- Le gouvernement Bayrou prépare un budget 2025 qui fait déjà grincer des dents : suppression de jours fériés, révision de l’assurance chômage, hausse des franchises médicales…
- Les syndicats se mobilisent, l’opinion rejette, et la rentrée s’annonce électrique.
Suppression de jours fériés, révision anticipée de l’assurance chômage, hausse des franchises médicales… Le projet de loi de finances 2025 du gouvernement Bayrou s’annonce comme un catalyseur de tensions sociales. Les syndicats haussent le ton, l’opinion publique rejette massivement les mesures, et la rentrée pourrait se transformer en bras de fer social.
Jours fériés : une « main tendue » qui ne prend pas`
Le document d’orientation transmis aux partenaires sociaux est clair : le projet de budget prévoit bien la suppression de jours fériés. Les syndicats ont jusqu’au 30 septembre pour se prononcer sur les dates concernées. Une ouverture ? Pas vraiment.
« La CFTC ne va pas participer à ce débat », a tranché son président Cyril Chabanier sur BFMTV, dimanche 10 août. Pour lui, l’impact économique serait contre-productif : « en raison des pertes liées à la baisse de la consommation ». Il dénonce aussi « l’angle d’attaque » du gouvernement, estimant que les efforts devraient porter sur « l’augmentation du taux d’activité des moins de 25 ans et des plus de 55 ans, actuellement en dessous de la moyenne ».
« Le problème central n’est pas de faire travailler davantage des personnes qui ont déjà un emploi », a-t-il martelé
À la CGT, le ton est tout aussi ferme. Lundi 11 août sur BFMTV, Denis Gravouil prévient : « Il n’y a que des perdants parmi les salariés. (…) Que ce soit ces deux jours-là ou d’autres, c’est le principe même de la suppression de deux jours de repos qui est scandaleux. »
Assurance chômage : « aucune justification légale »
La suppression de jours fériés n’est pas le seul sujet de discorde. Dans une lettre de cadrage datée du 8 août, le Premier ministre demande aux partenaires sociaux de réviser l’accord sur l’assurance chômage d’ici le 15 novembre. Objectif : 2 à 2,5 milliardsd’euros d’économies par an entre 2026 et 2029, puis 4 milliards à partir de 2030.
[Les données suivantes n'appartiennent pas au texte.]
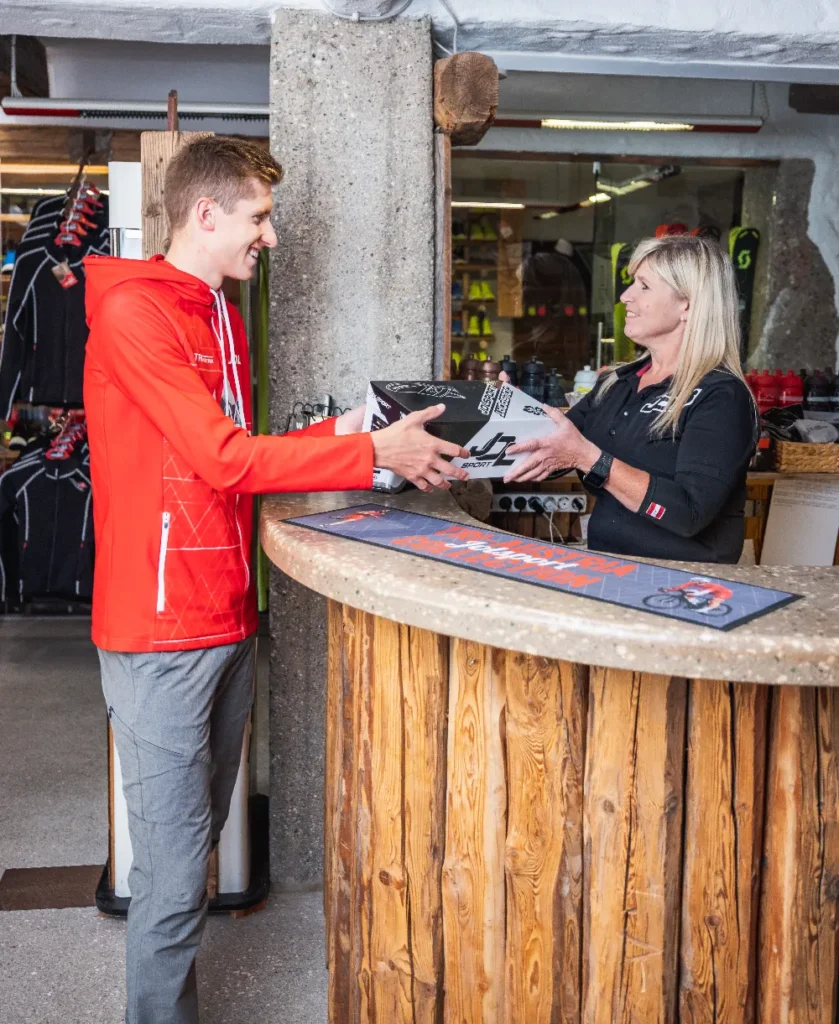 Reklaammatid kaupluse letil fotorealistliku CMYK trükiga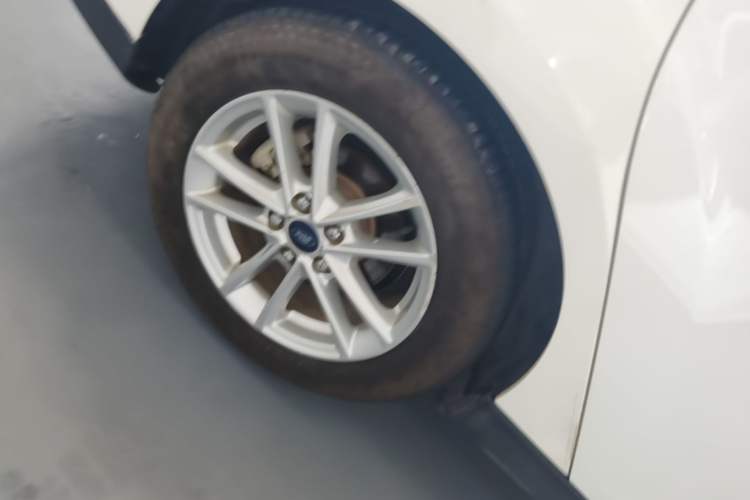 Used Ford Focus 2015 Sedan 1.6L Automatic Trend Model Right Rear Wheel Hub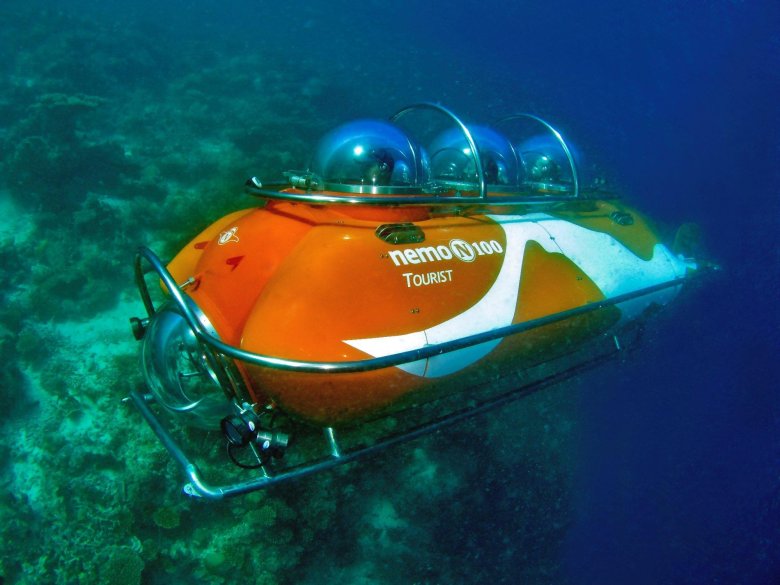 Подводный батискаф субмарина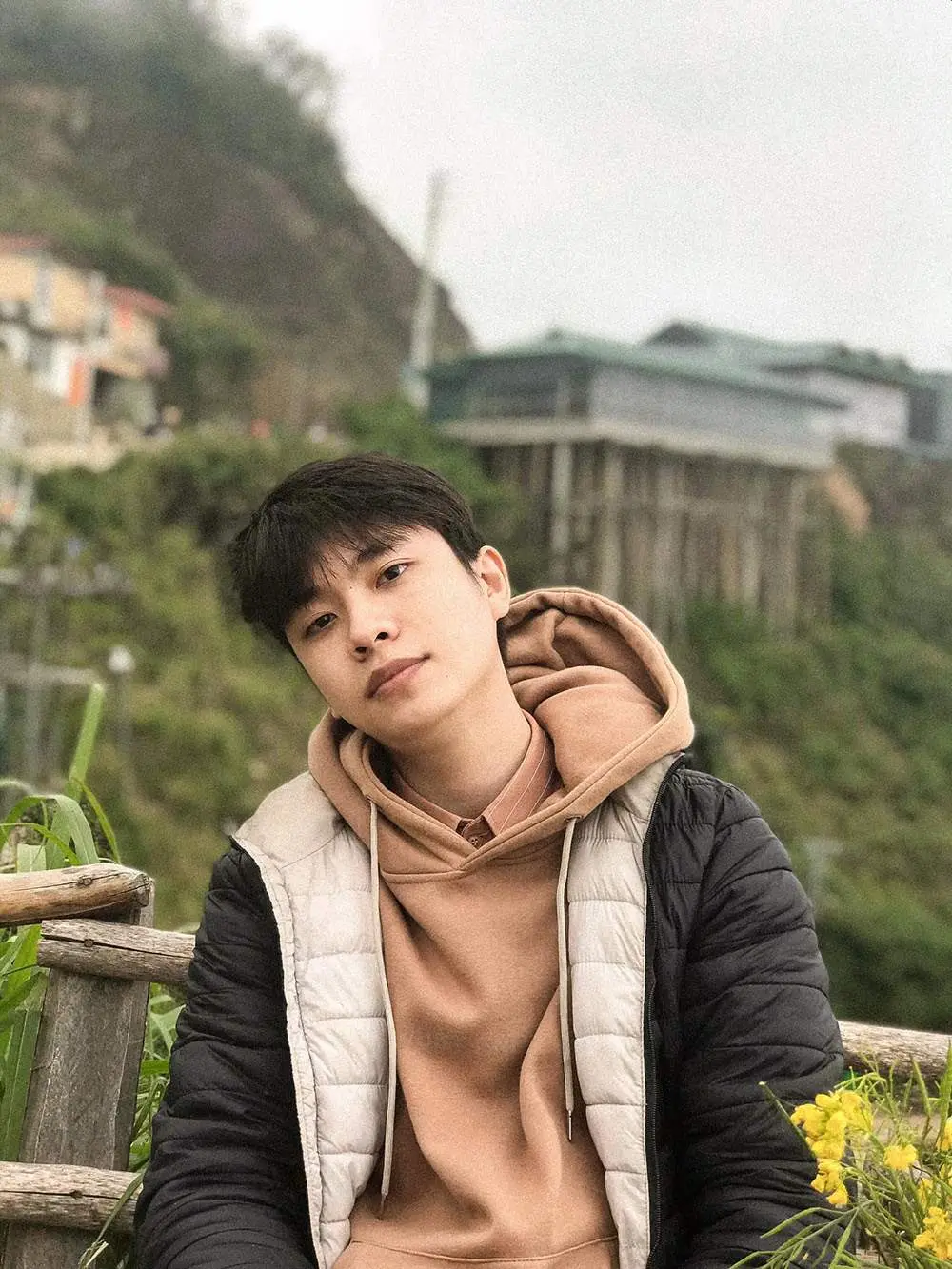 Review T&agrave; X&ugrave;a - Ng&agrave;y kh&ocirc;ng m&acirc;y th&igrave; c&oacute; g&igrave; th&uacute; vị? 8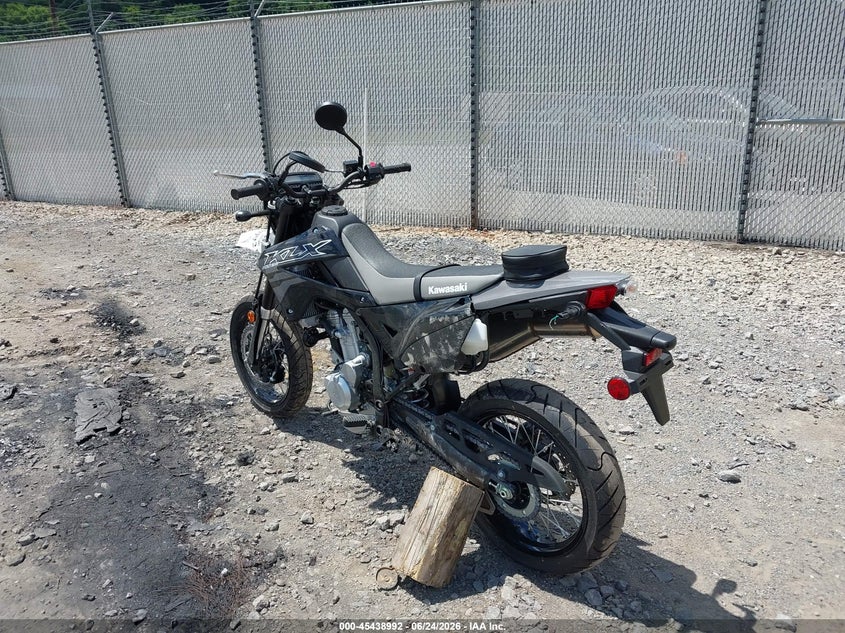 2026 Kawasaki Klx VIN ML5LXBG16TDA47238 IAAI salvage auction — LEFT SIDE, Salvage (Pennsylvania), sold $1,150 on 2026-07-29 (photo 3)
Problème : le précédent accord, signé à l’automne 2024 et entré en vigueur en avril, avait déjà permis de dégager 2,3 milliardsd’euros d’économies sur quatre ans, selon l’Unédic. L’intersyndicale, dans un communiqué publié le 9 août, dénonce une démarche infondée :
« Sept mois après, les prévisions économiques sont sensiblement identiques. Il n’y a donc aucune justification légale à exiger une nouvelle négociation. »
Franchises médicales : une « mesure injuste et brutale »
Le monde de la santé est également sur le pied de guerre. Le 8 août, la CGT a vivement critiqué l’augmentation des franchises médicales, après que trois projets de décrets ont été transmis à la Caisse nationale d’assurance maladie. Le syndicat parle d’une « mesure injuste, brutale, et profondément antisociale, qui confirme une fois de plus que le redressement du pays se fera (…) sur le dos des plus fragiles ».
En réaction, la CGT, FO, CFTC et UNSA préparent des assemblées générales dans l’optique d’une grève unie de toute l’Assistance publique-Hôpitaux de Paris.
L’intersyndicale relancée
Deux ans après la réforme des retraites, le budget 2025 ressuscite l’intersyndicale. Le 22 juillet, CGT, FO, CFDT, CFTC, CFE-CGC, Unsa, Solidaires et FSU ont lancé une pétition commune contre les mesures envisagées. Trois semaines plus tard, elle comptait déjà 316 000 signatures.
Réunis en septembre, les syndicats décideront de la riposte. « Tout est sur la table », indique leur communiqué commun. Cyril Chabanier laisse entendre la suite : « Il y a quand même de fortes chances qu’une journée de mobilisation soit prévue. »
Selon un sondage Ifop pour LCI, 72 % des Français jugent « inéquitables » les efforts réclamés par le gouvernement. Un constat que François Bayrou refuse « d’entendre », selon ses propres mots. Mais avec des syndicats unis, une opinion publique hostile et un climat social déjà tendu, tous les ingrédients semblent réunis pour un automne où la marmite sociale pourrait déborder.